La missione navale in Libia è un chiaro esempio di neocolonialismo per fini elettorali

TAHA JAWASHI via Getty Images 
 
L'Aula della Camera ha dato il via libera alla risoluzione di maggioranza sulla missione navale di supporto della Guardia costiera libica, decisa la scorsa settimana dal Consiglio dei ministri. Un chiaro esempio di neo colonialismo per fini elettorali, che ha per obiettivo quello di ridurre, se possibile a zero, i flussi nel Mediterraneo centrale, sostenendo una delle parti che oggi si contendono il territorio (e quindi anche i porti, la guardia costiera e il mare entro le acque territoriali) in Libia.

Se l'operazione riesce, il nostro governo potrà cantare vittoria e dire di aver fatto come con la Turchia: chiuso l'ultimo canale d'accesso i richiedenti asilo non arriveranno più in Italia, non si potranno più mettere in salvo.

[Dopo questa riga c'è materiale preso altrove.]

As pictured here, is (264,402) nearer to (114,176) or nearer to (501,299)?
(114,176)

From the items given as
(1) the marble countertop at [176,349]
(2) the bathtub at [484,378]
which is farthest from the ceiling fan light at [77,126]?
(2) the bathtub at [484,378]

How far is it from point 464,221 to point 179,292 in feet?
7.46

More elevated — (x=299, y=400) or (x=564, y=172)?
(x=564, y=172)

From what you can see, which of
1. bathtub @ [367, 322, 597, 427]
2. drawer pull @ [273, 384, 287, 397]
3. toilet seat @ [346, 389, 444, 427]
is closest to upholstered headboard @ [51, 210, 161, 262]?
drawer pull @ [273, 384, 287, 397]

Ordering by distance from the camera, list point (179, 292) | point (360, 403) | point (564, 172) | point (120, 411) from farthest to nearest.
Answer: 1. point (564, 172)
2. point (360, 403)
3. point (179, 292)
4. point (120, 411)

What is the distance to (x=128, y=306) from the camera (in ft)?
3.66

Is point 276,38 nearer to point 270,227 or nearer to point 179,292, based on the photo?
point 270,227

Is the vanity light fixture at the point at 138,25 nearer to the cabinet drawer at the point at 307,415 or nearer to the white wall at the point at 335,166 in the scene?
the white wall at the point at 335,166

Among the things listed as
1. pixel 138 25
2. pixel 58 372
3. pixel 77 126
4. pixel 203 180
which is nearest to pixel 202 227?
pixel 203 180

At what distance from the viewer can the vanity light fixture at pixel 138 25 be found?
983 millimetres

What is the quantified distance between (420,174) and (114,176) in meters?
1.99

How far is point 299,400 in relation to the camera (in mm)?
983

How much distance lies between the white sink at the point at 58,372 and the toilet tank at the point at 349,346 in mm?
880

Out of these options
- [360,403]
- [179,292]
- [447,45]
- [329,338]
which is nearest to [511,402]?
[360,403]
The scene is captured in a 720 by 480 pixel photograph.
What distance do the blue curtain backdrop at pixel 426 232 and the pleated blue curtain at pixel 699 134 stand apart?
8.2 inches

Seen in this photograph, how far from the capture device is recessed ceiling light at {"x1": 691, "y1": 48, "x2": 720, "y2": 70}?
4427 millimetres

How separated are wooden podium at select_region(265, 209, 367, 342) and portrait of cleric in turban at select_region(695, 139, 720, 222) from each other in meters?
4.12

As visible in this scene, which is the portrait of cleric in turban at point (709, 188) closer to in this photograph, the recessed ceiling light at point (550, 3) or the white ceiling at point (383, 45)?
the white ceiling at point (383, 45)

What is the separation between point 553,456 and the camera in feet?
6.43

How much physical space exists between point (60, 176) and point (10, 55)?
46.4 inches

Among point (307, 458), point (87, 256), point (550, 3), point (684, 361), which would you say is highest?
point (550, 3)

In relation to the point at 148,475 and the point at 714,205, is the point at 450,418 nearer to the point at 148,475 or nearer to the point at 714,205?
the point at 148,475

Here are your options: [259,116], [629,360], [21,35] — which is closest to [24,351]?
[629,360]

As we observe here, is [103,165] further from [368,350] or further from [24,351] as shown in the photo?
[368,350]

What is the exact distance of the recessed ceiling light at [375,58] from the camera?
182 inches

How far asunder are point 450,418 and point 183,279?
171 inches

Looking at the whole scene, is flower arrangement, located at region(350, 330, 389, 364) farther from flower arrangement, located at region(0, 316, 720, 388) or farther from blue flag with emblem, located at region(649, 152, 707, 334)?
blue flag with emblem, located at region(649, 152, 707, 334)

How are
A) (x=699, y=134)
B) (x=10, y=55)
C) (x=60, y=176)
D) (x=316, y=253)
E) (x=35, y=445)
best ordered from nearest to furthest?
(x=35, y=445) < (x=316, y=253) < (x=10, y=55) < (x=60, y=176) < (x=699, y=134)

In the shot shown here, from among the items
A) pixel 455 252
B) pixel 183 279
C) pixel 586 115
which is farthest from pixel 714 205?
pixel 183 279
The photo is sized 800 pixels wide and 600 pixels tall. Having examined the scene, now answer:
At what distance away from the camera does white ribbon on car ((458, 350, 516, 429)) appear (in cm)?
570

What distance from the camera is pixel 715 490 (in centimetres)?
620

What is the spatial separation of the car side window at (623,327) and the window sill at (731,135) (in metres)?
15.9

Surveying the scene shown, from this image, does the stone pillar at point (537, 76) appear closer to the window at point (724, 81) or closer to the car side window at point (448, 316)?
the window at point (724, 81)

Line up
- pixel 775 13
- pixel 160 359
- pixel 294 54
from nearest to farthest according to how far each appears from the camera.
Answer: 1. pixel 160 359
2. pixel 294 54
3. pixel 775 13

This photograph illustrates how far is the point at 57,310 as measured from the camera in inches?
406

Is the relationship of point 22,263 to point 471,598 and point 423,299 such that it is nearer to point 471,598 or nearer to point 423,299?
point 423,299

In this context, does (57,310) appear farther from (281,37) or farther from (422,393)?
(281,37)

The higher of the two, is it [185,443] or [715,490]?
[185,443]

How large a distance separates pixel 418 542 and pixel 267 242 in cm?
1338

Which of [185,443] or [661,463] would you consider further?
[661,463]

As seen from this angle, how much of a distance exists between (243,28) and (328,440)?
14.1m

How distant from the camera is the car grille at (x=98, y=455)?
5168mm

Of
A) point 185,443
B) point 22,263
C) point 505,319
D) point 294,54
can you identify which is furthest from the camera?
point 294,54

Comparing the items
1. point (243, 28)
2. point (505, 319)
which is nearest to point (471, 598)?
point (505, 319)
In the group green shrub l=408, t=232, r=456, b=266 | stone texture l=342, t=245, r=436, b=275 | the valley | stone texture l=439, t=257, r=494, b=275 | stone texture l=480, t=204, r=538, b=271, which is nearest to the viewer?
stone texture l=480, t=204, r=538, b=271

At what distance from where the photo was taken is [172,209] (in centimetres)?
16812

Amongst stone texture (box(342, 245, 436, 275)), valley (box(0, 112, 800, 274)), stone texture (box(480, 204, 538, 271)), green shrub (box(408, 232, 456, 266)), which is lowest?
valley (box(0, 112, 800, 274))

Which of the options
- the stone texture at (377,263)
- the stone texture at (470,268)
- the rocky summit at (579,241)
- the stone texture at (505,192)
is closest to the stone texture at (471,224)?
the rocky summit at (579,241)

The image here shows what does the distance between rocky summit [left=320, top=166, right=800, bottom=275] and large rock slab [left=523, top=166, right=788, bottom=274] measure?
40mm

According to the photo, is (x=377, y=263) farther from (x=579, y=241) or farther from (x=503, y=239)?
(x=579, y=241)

Vittoria!
La missione è presentata come un'operazione di contrasto all'immigrazione illegale e quindi ai trafficanti/scafisti. Ma sulle barche ci sono i migranti oramai da molti mesi e nessun trafficante. Ci si dimentica che qualsiasi rifugiato, prima di poter chiedere asilo, deve poter accedere alla procedura e quindi alla frontiera. Questo dice la legge, oltre che la nostra Costituzione. In pratica quindi si tratta di un'operazione di contrasto al diritto d'asilo, come lo è stato l'accordo con Erdogan.
Sostenendo solo il governo di Serraj peraltro, con il ricorso a navi militari, si darà la possibilità agli altri che si contendono il controllo della Libia, di usare la presenza degli italiani, per screditare l'avversario sul piano internazionale. Sono meccanismi noti che in altri scenari hanno prodotto anche conseguenze tragiche e che non contribuiranno certo a stabilizzare il conflitto libico.
In che modo le imbarcazioni con a bordo potenziali richiedenti asilo verranno rimandate verso le coste libiche con la complicità del nostro Paese, senza che questo si configuri come un respingimento illegittimo, per il quale l'Italia è già stata condannata dalla Cedu nel ben noto caso Hirsi?
E dove andrebbero a finire i migranti respinti verso la Libia, considerato che al momento non c'è alcun centro gestito da Unhcr e Oim, ma solo centri di detenzione gestiti dalle milizie che controllano il territorio? Centri dove, come è noto, vengono perpetrate le peggiori violenze e torture.
Questa operazione è sostenuta in parte con fondi europei (46 milioni annunciati di fondi fiduciari) per la cooperazione e in parte con fondi italiani, anche se non è ancora chiara la proporzione e la provenienza esatta di queste risorse nazionali.
Ancora una volta si commette un illecito utilizzando risorse per l'aiuto allo sviluppo in chiave anti immigrazione, ricorrendo addirittura all'uso di navi militari.
Questo mentre l'operazione di divisione delle organizzazioni umanitarie attraverso il Codice per le Ong diminuirà l'operatività di quelle che non hanno firmato e le allontanerà dalla zona delle acque territoriali libiche. Per farlo il nostro governo ricorre anche a un atteggiamento esplicitamente intimidatorio.
In questo modo, nel caso più che probabile che la guardia costiera di quel Paese non rispetti i diritti umani e in particolare nel caso in cui venga violato il principio di non respingimento, non ci saranno occhi indiscreti a denunciarlo.